- Born: Daniel Schulmann 1962 (age 63–64) New York City, United States
- Other names: Tiger
- Style: Kyokushin Karate & Mixed Martial Arts
- Team: Tiger Schulmann's Martial Arts

= Tiger Schulmann =

American martial artist and trainer

Daniel "Tiger" Schulmann (born July 2, 1962) is an American Kyokushin Karate and mixed martial arts trainer. Daniel Schulmann has trained many pro fighters including Jimmie Rivera, Lyman Good, Shane Burgos, Julio Arce, and Uriah Hall.

==Early life==
Daniel Schulmann was born September 19, 1959 in New York City to a Jewish family. He began training in the martial arts in kyokushin karate at the age of six in New York City. He trained and competed throughout the United States, and internationally in Japan and Israel. As an adult, he has trained in grappling, boxing, kickboxing, and other martial arts disciplines.

==Professional career==
Schulmann was the North American Mas Oyama Full-Contact Karate Champion for six consecutive years (1979–1984). In 1979, he was also the United States representative in the World Open Full-Contact Karate Championships in Tokyo. He was the youngest fighter, one of only eight fighters chosen nationwide. Schulmann was inducted into the North American Grappling Association Hall of Fame as a founding member in 2005 and the New Jersey Martial Arts Hall of Fame with the “Lifetime Achievement Award” in 2013.

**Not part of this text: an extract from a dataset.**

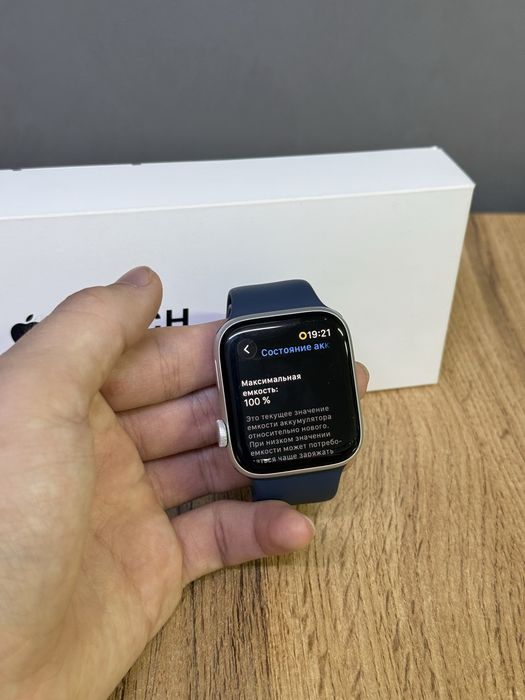 Apple Watch SE 2 44 mm 100% | Mobile Zone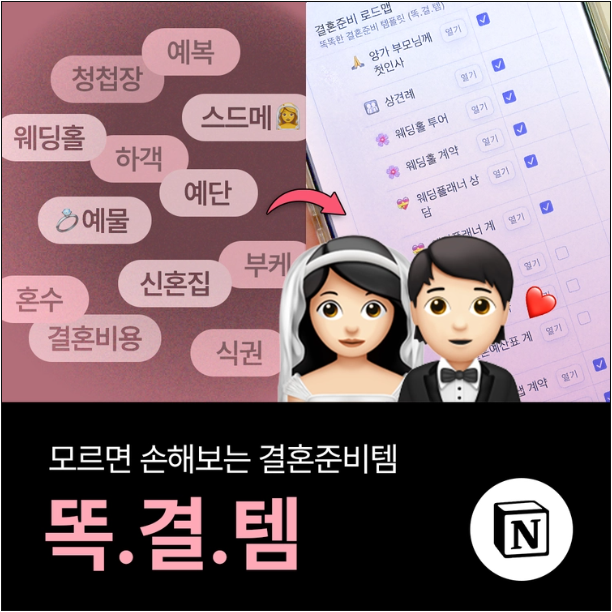 플래너 없이 결혼 준비하기! 결혼준비엑셀 대신 선택한 공여사들 노션 템플릿 <똑결템> 사용 ....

==Tiger Schulmann's Martial Arts==
Tiger Schulmann's Martial Arts (TSMA) has 55 schools in five states.

At TSMA, students are taught self-defense, including submission grappling (jiujitsu), and a hybrid style of kyokushin and kickboxing. Some TSMA students have competed in national MMA-style events such as in the UFC and for Bellator MMA.

In 2000, TSMA was fined $195,000 by the NY Attorney General for deceptive business practices.

The company is headquartered in Elmwood Park, New Jersey.